#### Document segment ####
Less than two weeks ago, the chair of the Board of Governors of the Federal Reserve System (“Federal Reserve” or “Fed”), delivered a speech about improving oversight of large financial institutions.  Such oversight would not be limited to banking entities.  She said “let me be clear about what I mean by ‘large institutions.’  Generally, I have in mind those firms whose financial distress would pose a significant risk to financial stability.”  She then identified three types of firms:  (1) U.S. banking organizations with large, complex, and often international operations; (2) foreign banking organizations with extensive U.S. operations; and (3) other large and complex financial firms.  Her comments come on the heels of a call by one Federal Reserve Governor for what he described as “prudential market regulation” of the financial markets.[14]

Notwithstanding the dire supposed need to have regulatory authority in the so-called “shadow banking” area, the track record of prudential regulators in identifying and acting upon systemic risks in the banking sector leaves much to be desired.  Prior to 2008, prudential regulators allowed many large banks to become heavily reliant on very short-term borrowing, at relatively low rates, to fund lending and other operations.  As the Fed has acknowledged, “[g]overnment agencies, including the Fed, failed to recognize the extent of the risks or how severely they could damage the financial system and the economy.”[15]

It is not only ironic, it is also tragic that, in their push for more oversight of the capital markets and non-bank participants, the prudential regulators are responsible for creating the dominant position of investment funds in providing liquidity in the fixed income market.  As our staff has observed, primary dealer inventories of corporate bonds appear to be at an all-time low, relative to the market size.[16]  This apparent reduction may be a permanent change, to the extent it results from fewer proprietary trading desks at broker-dealers and increased regulatory capital requirements at the holding company level.  A significant reduction in dealer market-making capacity has the potential to decrease liquidity and increase volatility in the fixed income markets.
#### Supplied material ####
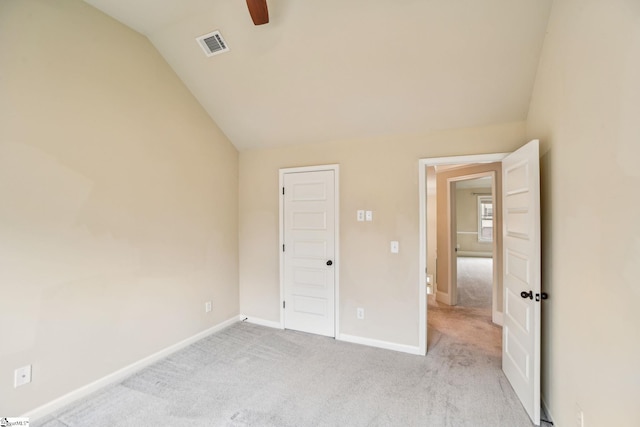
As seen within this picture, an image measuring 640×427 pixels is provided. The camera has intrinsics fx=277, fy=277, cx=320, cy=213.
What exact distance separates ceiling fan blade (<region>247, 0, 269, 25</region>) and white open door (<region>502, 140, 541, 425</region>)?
2.11 m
####
> _Your tasks_
a. Answer these about the text on oversight of large financial institutions:
(i) What three types of firms did the Fed chair identify?
(ii) Before 2008, what did prudential regulators allow many large banks to become heavily reliant on?
(iii) Relative to market size, where do primary dealer inventories of corporate bonds appear to be?
b. Continue the text on oversight of large financial institutions from its last sentence.

> _Expected answers_
a.
(i) U.S. banking organizations with large, complex, and often international operations; foreign banking organizations with extensive U.S. operations; and other large and complex financial firms.
(ii) Very short-term borrowing, at relatively low rates, to fund lending and other operations.
(iii) At an all-time low.

b.
Thus, last month’s Monetary Policy Report from the Federal Reserve observed “the growth of bond mutual funds and exchange-traded funds (ETFs) in recent years means that these funds now hold a much higher fraction of the available stock of relatively less liquid assets—such as high-yield corporate debt, bank loans, and international debt—than they did before the financial crisis.  As mutual funds and ETFs may appear to offer greater liquidity than the markets in which they transact, their growth heightens the potential for a forced sale in the underlying markets if some event were to trigger large volumes of redemptions.”[17]

It should come as no surprise that liquidity in the fixed income market has been affected by regulatory decisions discouraging banks from intermediating risk and the resulting concomitant decline in bank inventories of fixed income securities.  At the same time, the quantitative easing programs initiated by the Federal Reserve and other central banks have caused investors seeking yield to acquire debt securities with higher credit risk and generally lower liquidity.  In other words, the prudential regulators believe that since they have caused capital market activities to exit the banking sector and move into the non-banking sector, where asset managers play a significant role, it is now necessary for the prudential regulators to regulate the non-banking sector. 

The actions taken to date by the Financial Stability Oversight Council (“FSOC”) and the Financial Stability Board (“FSB”) seem to confirm that investment companies and their advisers are being targeted as being among those entities falling within the ambiguously-defined category of “other large and complex financial firms.”  Having concluded that funds and asset managers represent a preconceived “systemic risk” or “threat to financial stability,” the FSOC and the FSB have been relentless in attempting to find a post-hoc rationalization for their decisions.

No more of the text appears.